Box-3

Taxation in respect of privately rented properties: current state

Sander Koops
-22 april 2024
3 min

No doubt you know: your privately owned rental property(s) must be accounted for in Box 3 in your annual income tax return. Due to a change in the law from 1 January 2023, you may well end up paying more tax than before.

So how does taxation in Box 3 - aka the capital gains tax - work again? I won't tire you with too much jargon or numerical work. The gist of the applicable tax law on this point is, based on the WOZ value, you are deemed to make a return of 6.17% (2023) on your rental property.

"Assumed"? Yes. We are talking about a so-called flat rate here. A legally binding assumption. Are you actually making less return? For example, because you have a lot of expenses? For now, that doesn't help you. You get a blue letter on the doormat that assumes a return of 6.17%. Unjustified? Perhaps it is.

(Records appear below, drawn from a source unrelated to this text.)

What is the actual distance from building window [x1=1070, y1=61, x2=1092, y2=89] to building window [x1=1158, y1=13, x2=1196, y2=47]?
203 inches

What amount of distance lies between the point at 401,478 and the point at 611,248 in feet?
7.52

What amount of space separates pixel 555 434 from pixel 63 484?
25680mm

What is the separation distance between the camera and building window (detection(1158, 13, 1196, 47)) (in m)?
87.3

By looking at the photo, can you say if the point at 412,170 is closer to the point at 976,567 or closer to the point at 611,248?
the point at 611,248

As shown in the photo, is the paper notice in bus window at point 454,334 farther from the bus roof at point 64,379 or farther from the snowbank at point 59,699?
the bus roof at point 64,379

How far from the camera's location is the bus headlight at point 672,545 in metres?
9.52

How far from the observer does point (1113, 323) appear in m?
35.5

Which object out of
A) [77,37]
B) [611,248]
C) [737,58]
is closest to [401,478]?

In any case, the highest Dutch court has ruled that the current box 3 legislation has to go back to the drawing board. Because of conflict with European Law. Since this Supreme Court ruling, the Cabinet - initially not yet outgoing - and the Lower House have been racking their brains over this issue. Where do we actually stand now?

Over 2 years ago, the Supreme Court imposed a duty on the Tax Administration to repair your possible tax loss from the year 2017. For now, only those who have filed objections are eligible to do so.

For those who did not object in the aforementioned years, there is renewed hope. There is a chance that the Supreme Court will rule that this group of taxpayers should also be compensated.

Meanwhile, the outgoing Cabinet is feverishly tinkering with new box 3 legislation. In essence, only the actual returns will be taxed from now on. A line is drawn through the flat rates. The new system of taxing actual returns would take effect in 2027. It is now certain that 2027 will definitely not be reached.

It has also been established that there is broad political support for reducing the transfer tax on rented property. Everyone agrees that the current 10.4% is really too high. In short, fiscally, there is much to be done.

Can you do anything yourself at this stage except wait and see? Yet you can. File your personal income tax return 2023 by 1 May at the latest, or request a provisional assessment 2023 before the same date, if you have not yet done so. That will at least save you 7.5% tax interest.